The hydrographic survey map, McDonald said, is a visual record of points of diversion and irrigated acreage used during the investigation; the maps are not filed with the court but will be digitized and posted online. He described the map legend and page format (each page intended to be approximately 2 feet by 3 feet), and that map symbols are color-coded to show rights allowed, disallowed, or abandoned (abandoned refers to the water right being abandoned, not necessarily that a well structure is abandoned).

Several attendees asked questions about individual claims. A resident asked why a claim that appears on the map was not included in the proposed determination; McDonald said staff would address specific cases individually after the recorded portion of the meeting and provided contact information for the public inquiry team. Staff also reiterated that links to the proposed determination, hydrographic maps and the presentation are available on the public meeting information page and that earlier public meetings and recordings are on the division’s YouTube channel.

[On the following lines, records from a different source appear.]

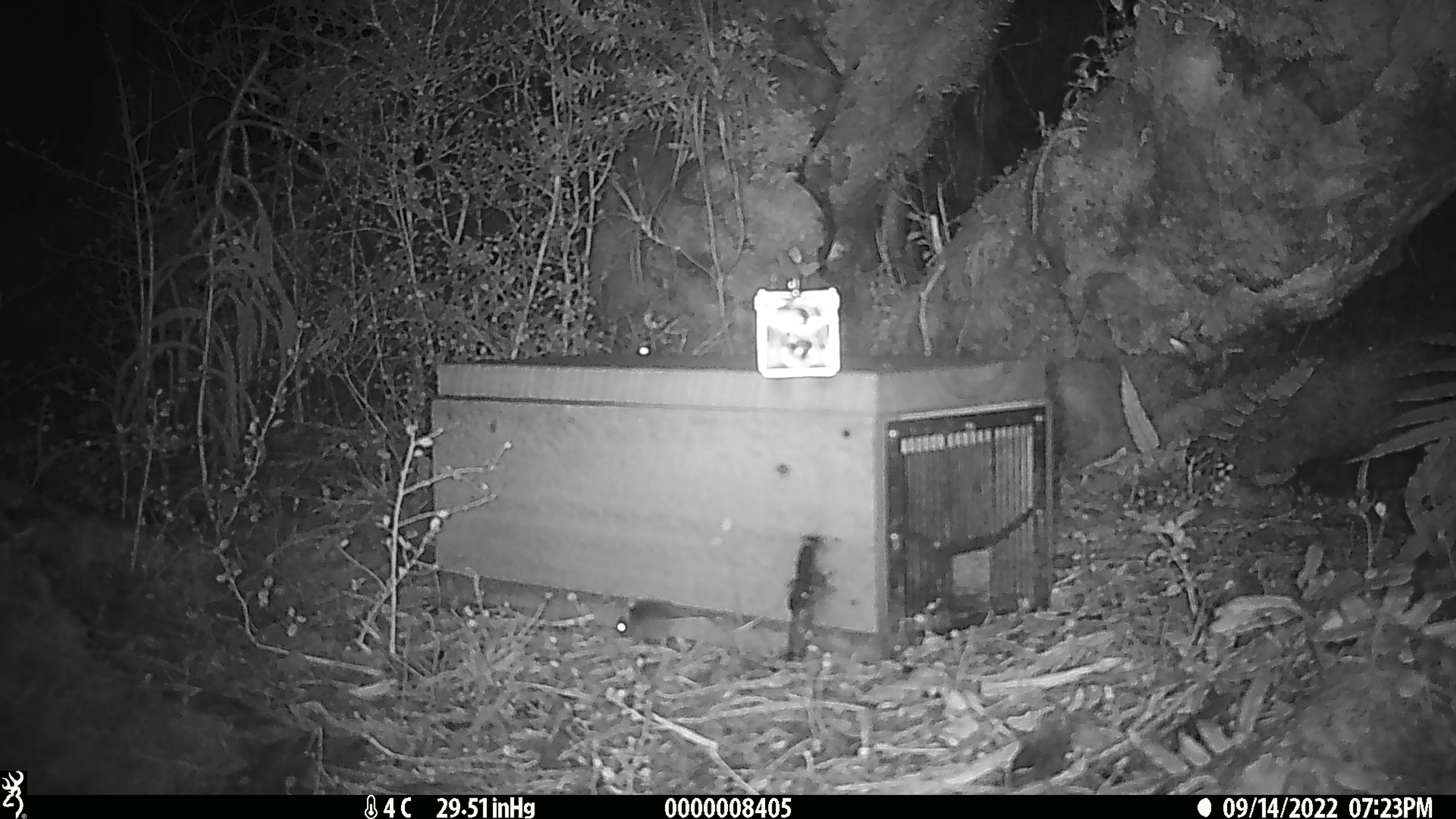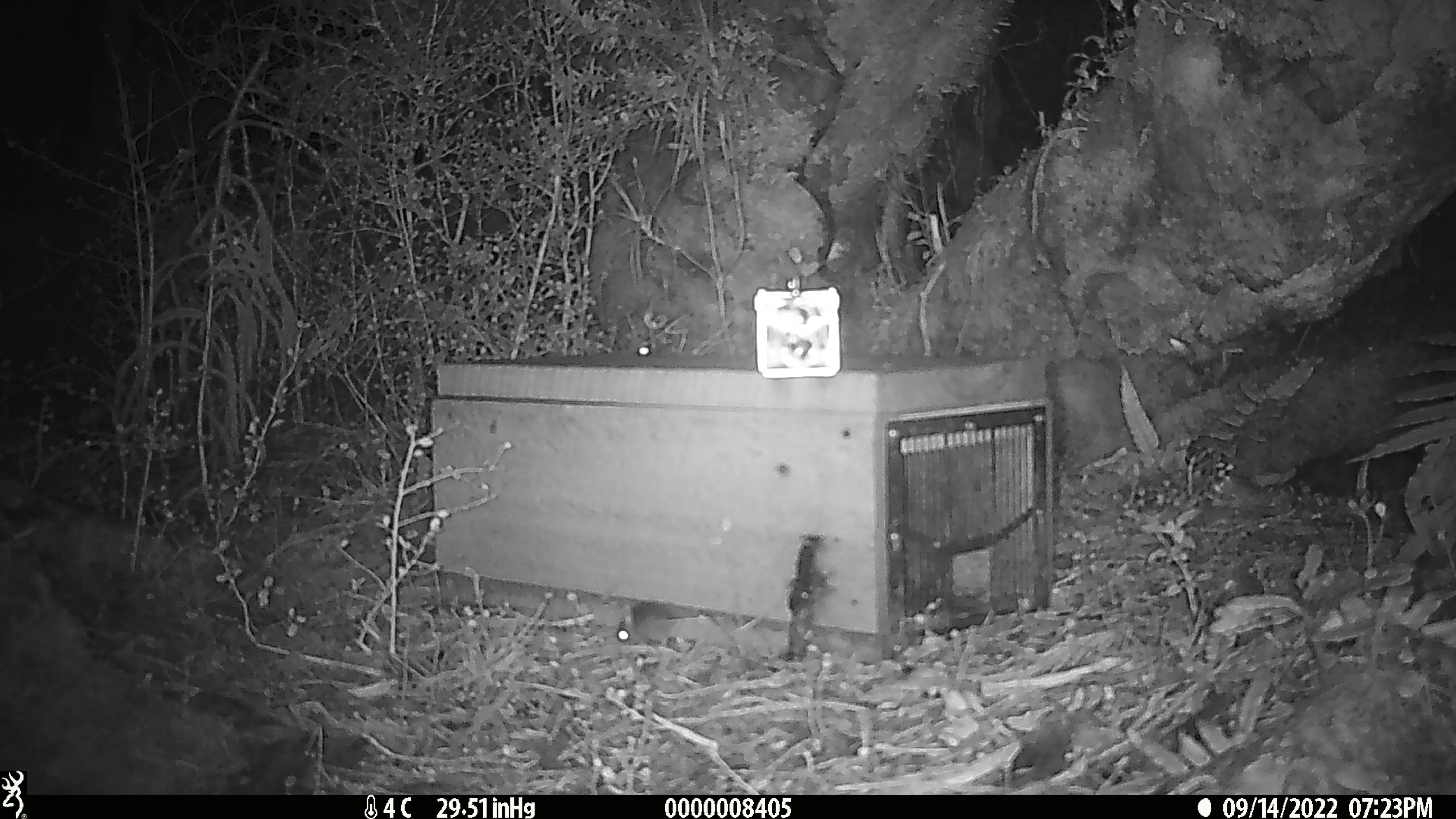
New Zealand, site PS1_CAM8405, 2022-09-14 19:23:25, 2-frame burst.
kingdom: Animalia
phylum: Chordata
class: Mammalia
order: Rodentia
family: Muridae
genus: Mus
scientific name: Mus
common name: mouse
Mouse (Mus).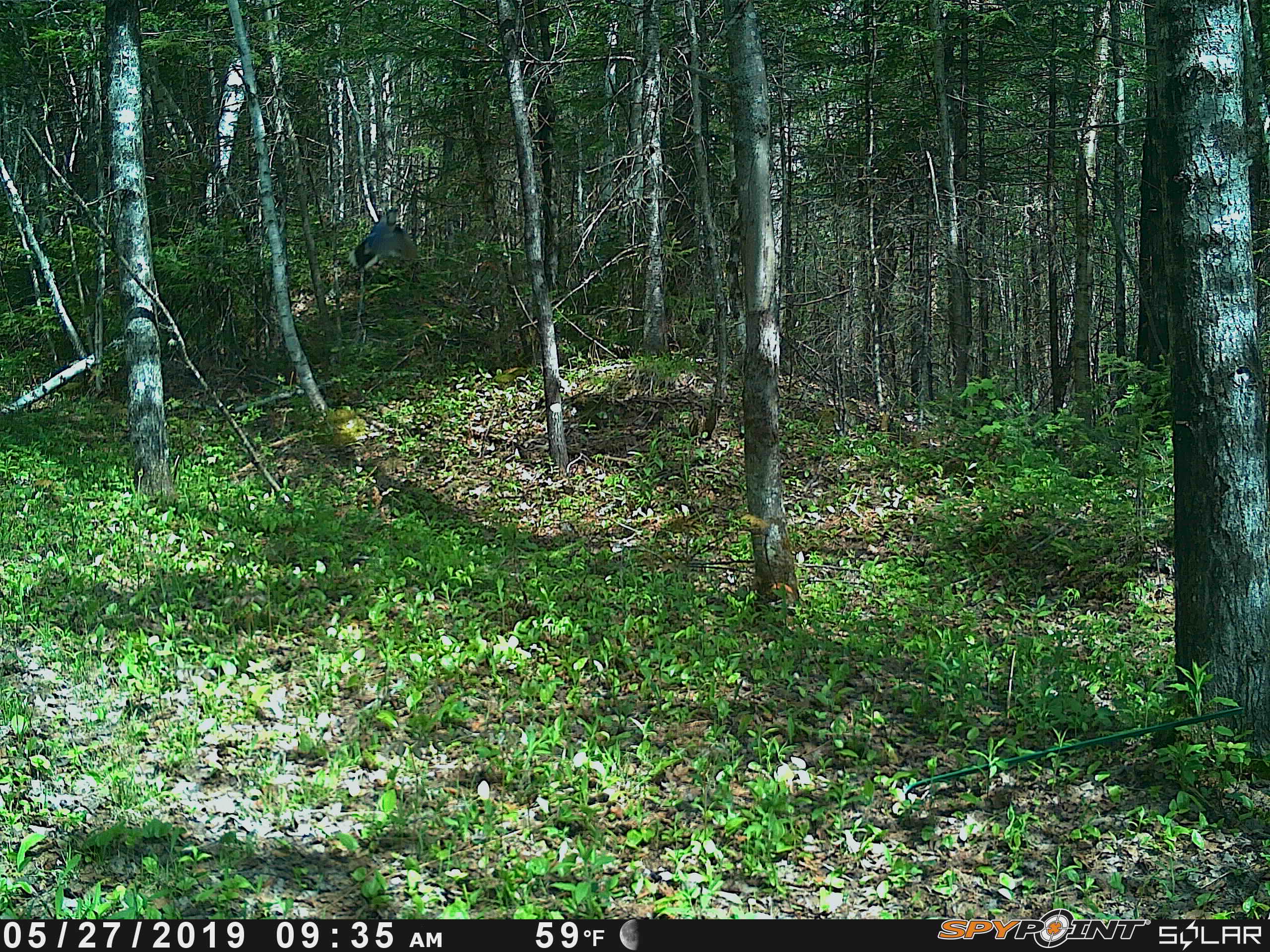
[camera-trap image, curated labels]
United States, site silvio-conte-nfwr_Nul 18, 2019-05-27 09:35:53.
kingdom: Animalia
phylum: Chordata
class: Aves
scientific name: Aves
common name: bird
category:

How to object: McDonald noted that the notice to water users in the proposed determination includes the civil case number and filing instructions and that objections must be submitted to the court within the 90-day period that ends June 18. He invited anyone with specific questions to remain after the recording for one-on-one assistance.

The presentation repeated that the priority schedule matters because Utah water is allocated under the prior-appropriation doctrine; in shortages, the priority date determines who receives water first. Staff also explained that some entries include distribution schedules because they are decree rights and that the alphabetical index in the proposed determination lists owners, points of diversion, water-right numbers and page numbers for reference.

No final court actions or votes were taken at the meeting; staff presented information and answered questions and will proceed with objection resolution and subsequent court filings as appropriate.